The Pennsylvania Supreme Court recently granted allowance of appeal of the Scungio Borst & Associates v. 410 Shurs Lane Developers, LLC case that we blogged about in February of this year.  As described more fully in our prior blog post, in Scungio Borst, the Superior Court of Pennsylvania (i.e. the intermediate level court) held that Robert DeBolt, the President and 50% shareholder of 410 Shurs Lane Developers, LLC did not qualify as an “owner” as defined in Pennsylvania’s Contractor and Subcontractor Payment Act (“CASPA”), and therefore, could not be held personally liable for sums that the 410 Shurs Lane Developers, LLC failed to pay to a general contractor.

On July 28, 2015, however, Pennsylvania’s highest Court agreed to hear an appeal of that decision.  The Court summarized the issue before it as follows:

Did the lower court commit an error of law or abuse its discretion in granting summary judgment to [Robert] DeBolt under [the Contractor and Subcontractor Payment Act (“CASPA”), 73 P.S. §§ 501 et seq.], where: (a) CASPA makes the owner [(410 Shurs Lane Developers, LLC)] and the “agent of the owner acting with the owner’s authority” (DeBolt) liable to contractors such as [Petitioner], (b) DeBolt is a fifty percent owner of [410 Shurs Lane Developers], (c) [Petitioner] consistently dealt with DeBolt and received his authorizations for change orders, (d) [Petitioner] never received payment for the change orders, and (e) [Petitioner’s] construction of CASPA is consistent with the courts’ construction of the Wage Payment and Collection Law[, 43 P.S. §§ 260.1et seq.]?

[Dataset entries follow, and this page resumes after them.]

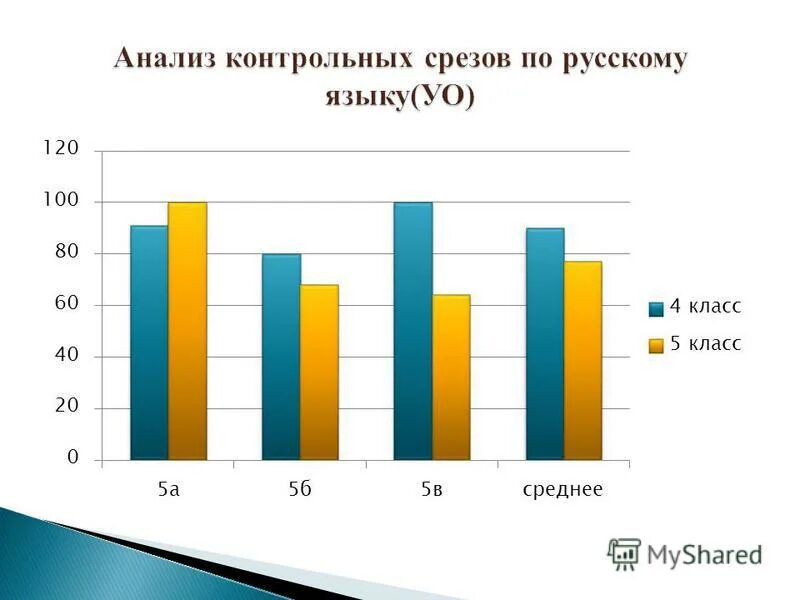 Анализ контрольных срезов по русскому языку(УО)

120
100
80
60
40
20
0

5а
5б
5в
среднее

4 класс
5 класс

MyShared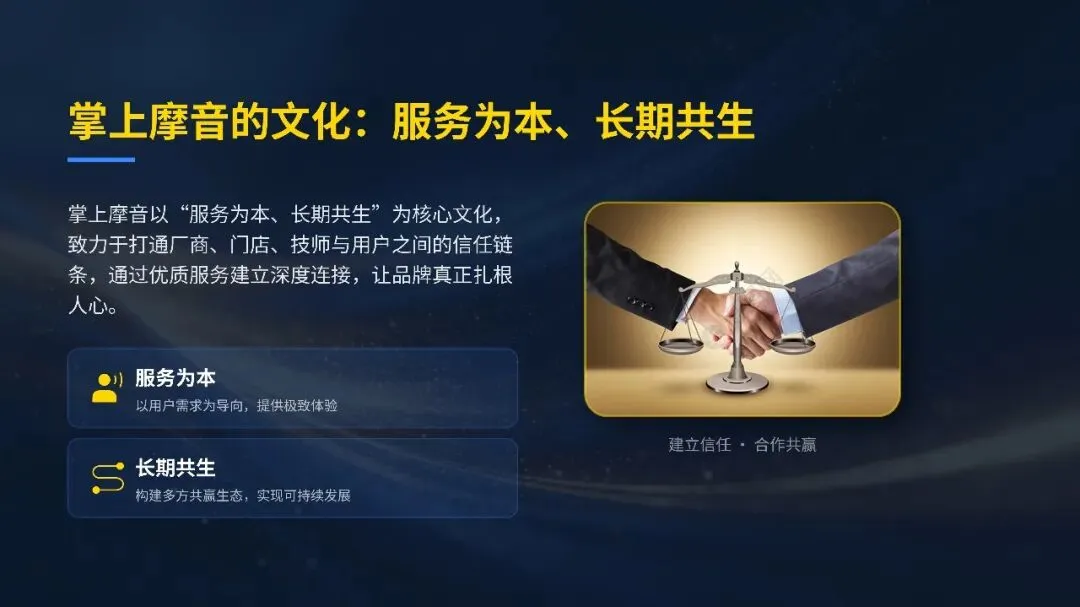 掌上摩音的文化：服务为本、长期共生

掌上摩音以“服务为本、长期共生”为核心文化，致力于打通厂商、门店、技师与用户之间的信任链条，通过优质服务建立深度连接，让品牌真正扎根人心。

服务为本
以用户需求为导向，提供极致体验

长期共生
构建多方共赢生态，实现可持续发展

建立信任 · 合作共赢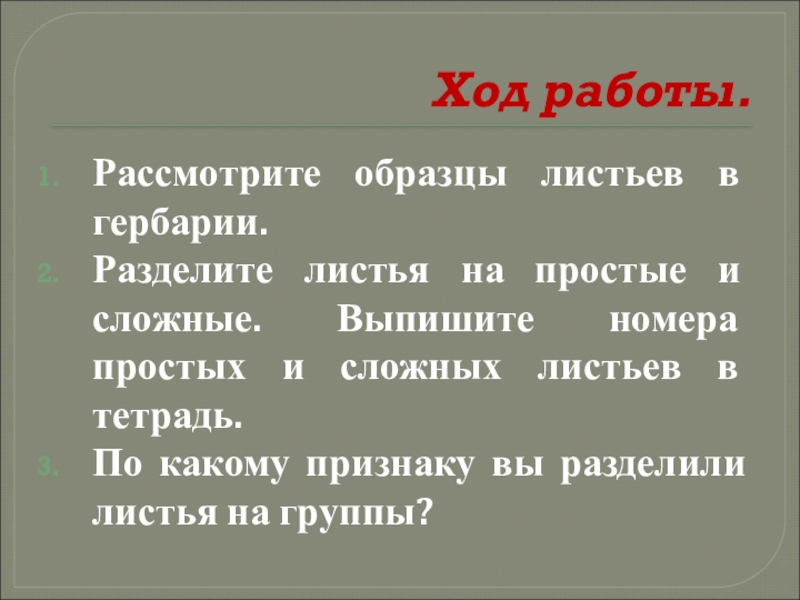 Ход работы.

1. Рассмотрите образцы листьев в гербарии.
2. Разделите листья на простые и сложные. Выпишите номера простых и сложных листьев в тетрадь.
3. По какому признаку вы разделили листья на группы?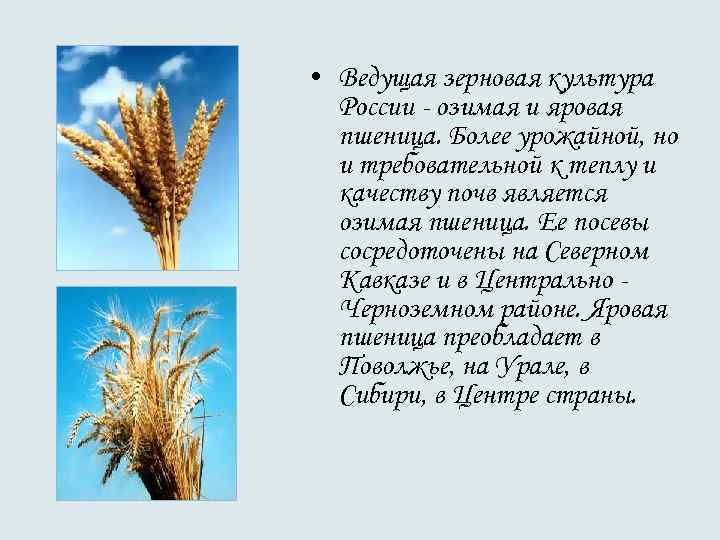 • Ведущая зерновая культура России - озимая и яровая пшеница. Более урожайной, но и требовательной к теплу и качеству почв является озимая пшеница. Ее посевы сосредоточены на Северном Кавказе и в Центрально - Черноземном районе. Яровая пшеница преобладает в Поволжье, на Урале, в Сибири, в Центре страны.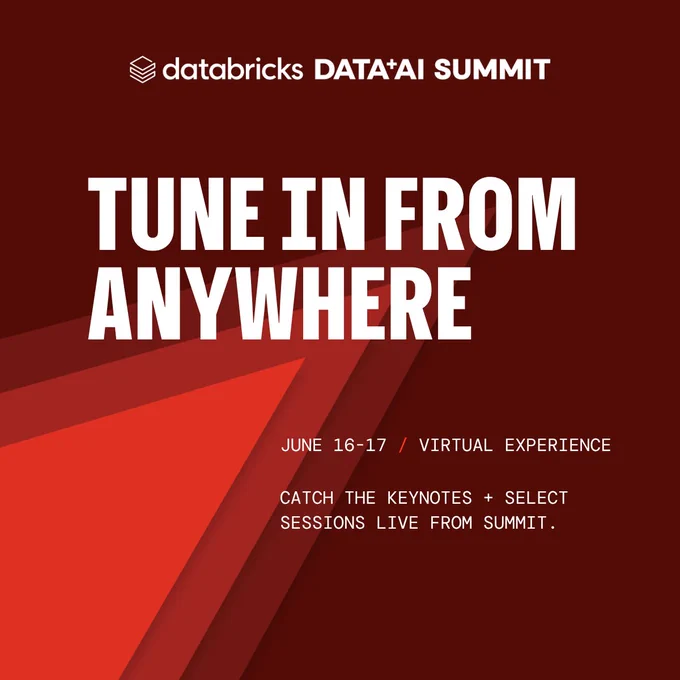 databricks DATA+AI SUMMIT

TUNE IN FROM ANYWHERE

JUNE 16-17 / VIRTUAL EXPERIENCE

CATCH THE KEYNOTES + SELECT SESSIONS LIVE FROM SUMMIT.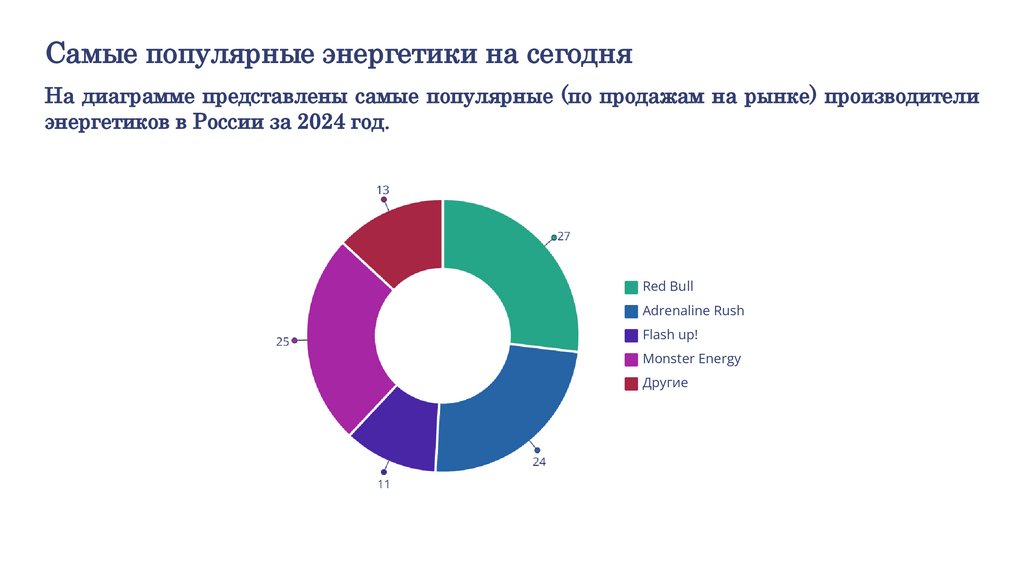 Самые популярные энергетики на сегодня

На диаграмме представлены самые популярные (по продажам на рынке) производители энергетиков в России за 2024 год.

13
27
25
24
11

Red Bull
Adrenaline Rush
Flash up!
Monster Energy
Другие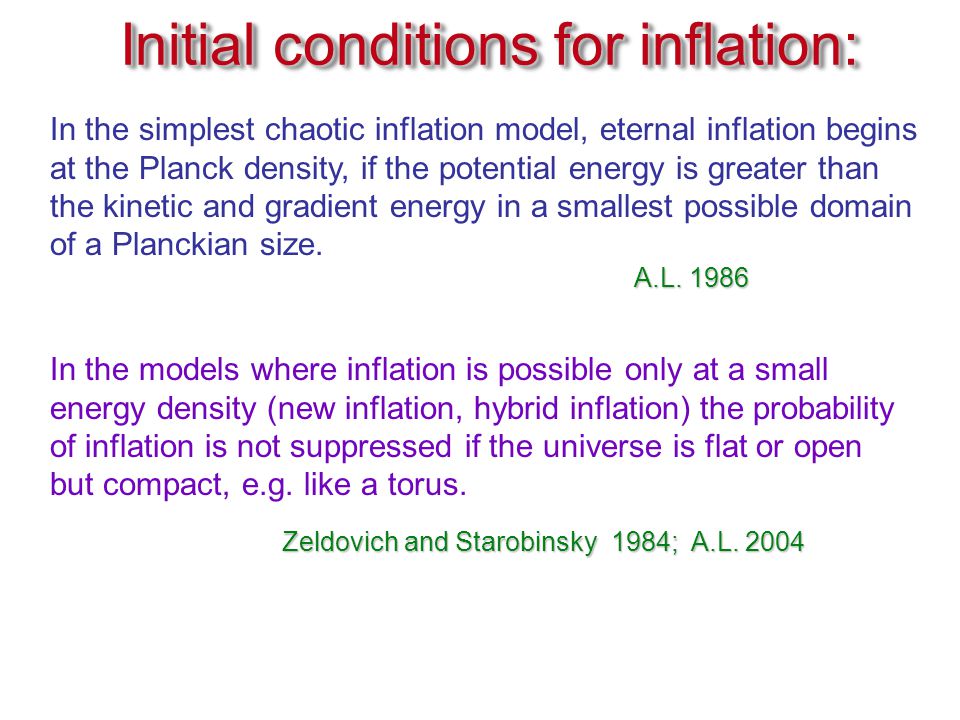 Initial conditions for inflation:

In the simplest chaotic inflation model, eternal inflation begins at the Planck density, if the potential energy is greater than the kinetic and gradient energy in a smallest possible domain of a Planckian size.

A.L. 1986

In the models where inflation is possible only at a small energy density (new inflation, hybrid inflation) the probability of inflation is not suppressed if the universe is flat or open but compact, e.g. like a torus.

Zeldovich and Starobinsky 1984; A.L. 2004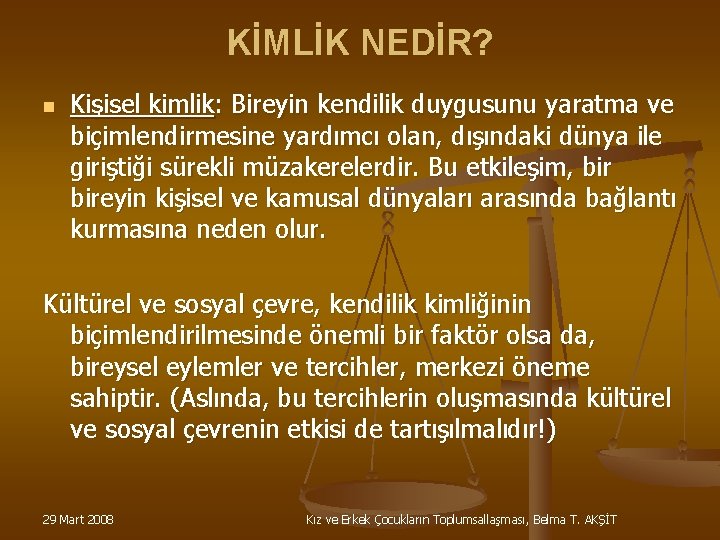 KİMLİK NEDİR?

Kişisel kimlik: Bireyin kendilik duygusunu yaratma ve biçimlendirmesine yardımcı olan, dışındaki dünya ile giriştiği sürekli müzakerelerdir. Bu etkileşim, bir bireyin kişisel ve kamusal dünyaları arasında bağlantı kurmasına neden olur.

Kültürel ve sosyal çevre, kendilik kimliğinin biçimlendirilmesinde önemli bir faktör olsa da, bireysel eylemler ve tercihler, merkezi öneme sahiptir. (Aslında, bu tercihlerin oluşmasında kültürel ve sosyal çevrenin etkisi de tartışılmalıdır!)

29 Mart 2008

Kız ve Erkek Çocukların Toplumsallaşması, Belma T. AKŞİT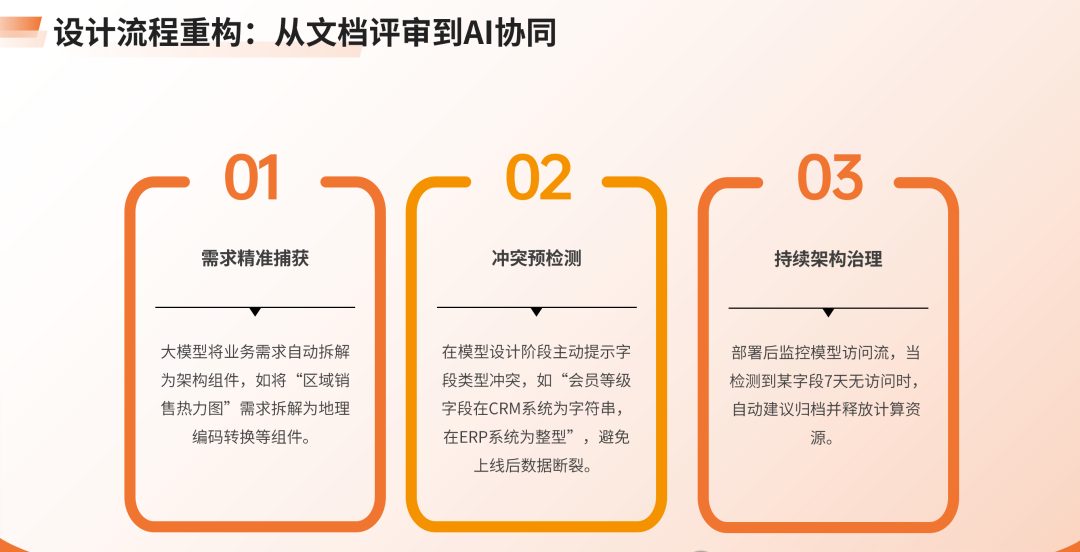 设计流程重构：从文档评审到AI协同

01

需求精准捕获

大模型将业务需求自动拆解为架构组件，如将“区域销售热力图”需求拆解为地理编码转换等组件。

02

冲突预检测

在模型设计阶段主动提示字段类型冲突，如“会员等级字段在CRM系统为字符串，在ERP系统为整型”，避免上线后数据断裂。

03

持续架构治理

部署后监控模型访问流，当检测到某字段7天无访问时，自动建议归档并释放计算资源。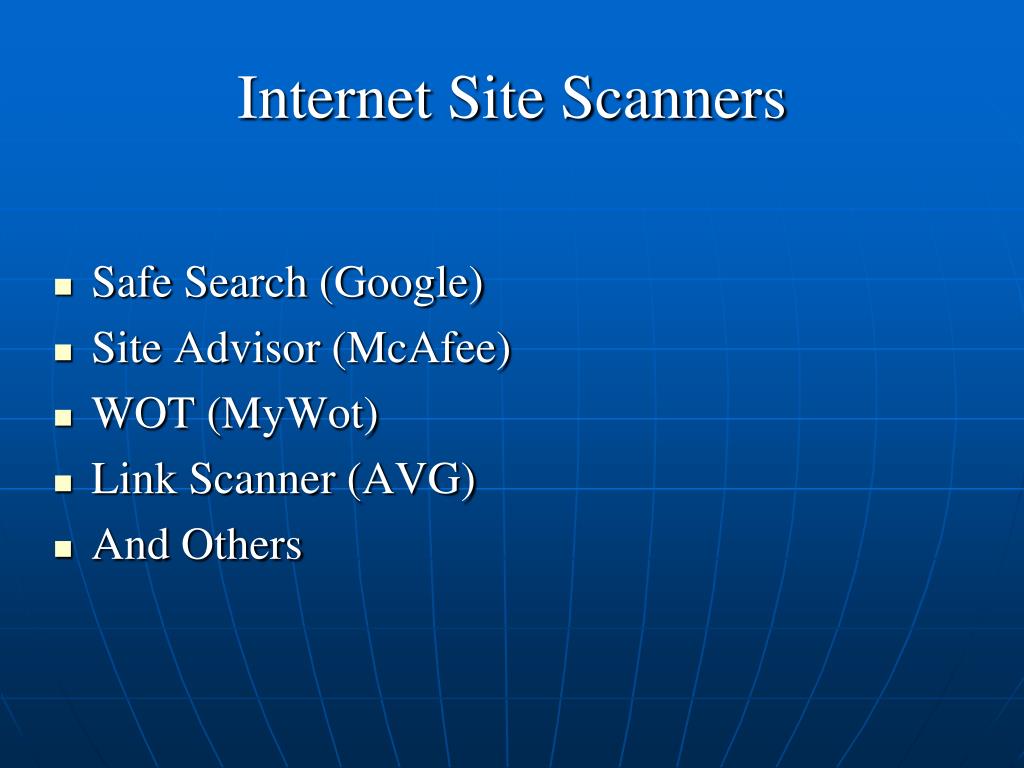 Internet Site Scanners

- Safe Search (Google)
- Site Advisor (McAfee)
- WOT (MyWot)
- Link Scanner (AVG)
- And Others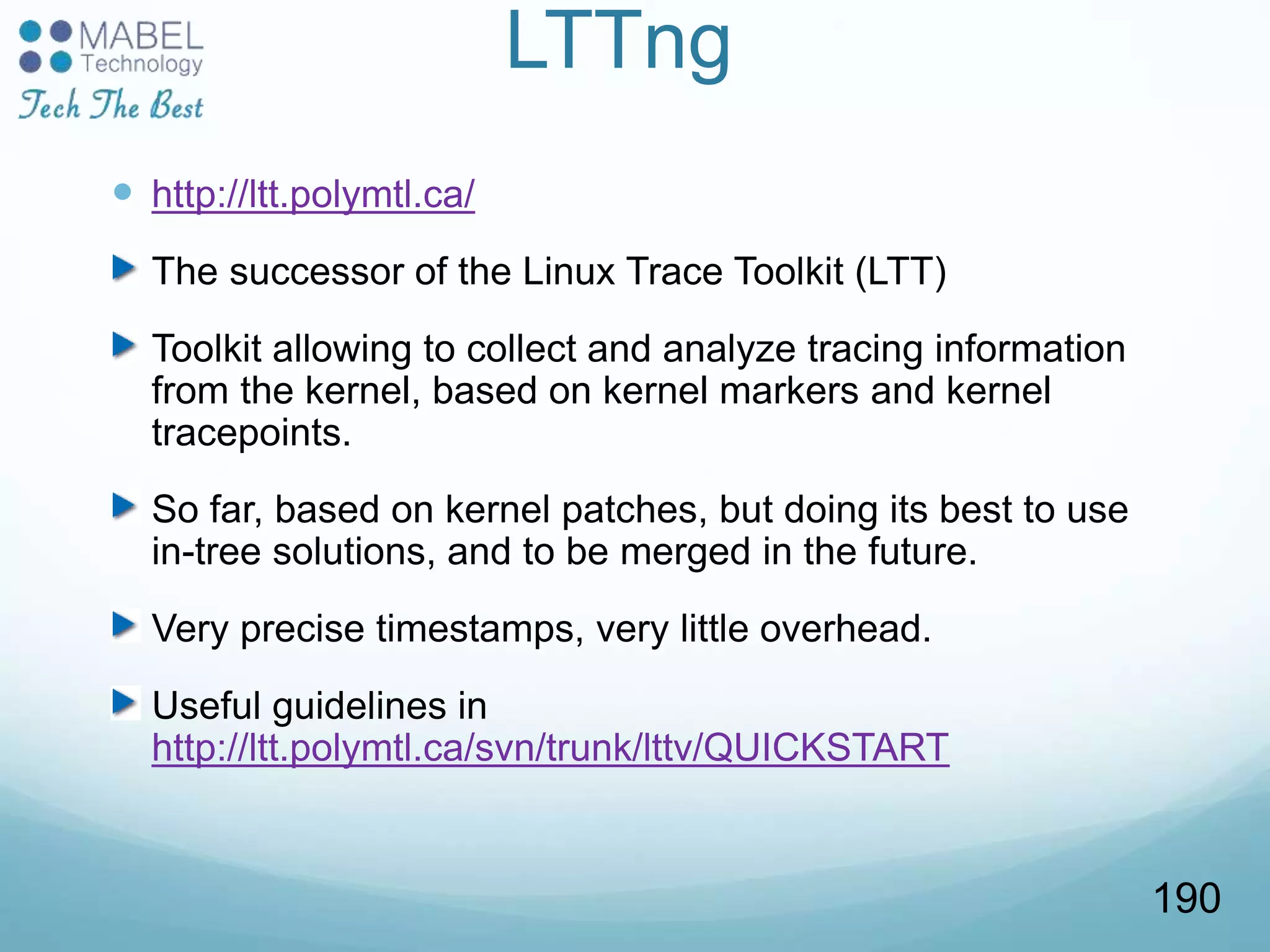 MABEL Technology
Tech The Best

LTTng

http://ltt.polymtl.ca/

The successor of the Linux Trace Toolkit (LTT)

Toolkit allowing to collect and analyze tracing information from the kernel, based on kernel markers and kernel tracepoints.

So far, based on kernel patches, but doing its best to use in-tree solutions, and to be merged in the future.

Very precise timestamps, very little overhead.

Useful guidelines in http://ltt.polymtl.ca/svn/trunk/lttv/QUICKSTART

190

Scungio Borst & Associates v. 410 Shurs Lane Developers, LLC, No. 30 EAL 2015, 2015 WL 4545986, at *1 (Pa. July 28, 2015) (alterations in original).

While it is still far too early to tell how the Pennsylvania Supreme Court will answer the above question, the mere fact that the Court agreed to hear the appeal – a discretionary act that the Court exercises for only a select few cases every year – raises concerns that individuals possessing a significant ownership interest the corporation or limited liability company may become personally liable for the CASPA damages for unpaid change orders that they authorize on behalf of the corporation or limited liability company in which they hold a significant ownership interest.

Babst Calland will continue to monitor the Scungio Borst case and will post updates on its Construction Law Blog as they become available.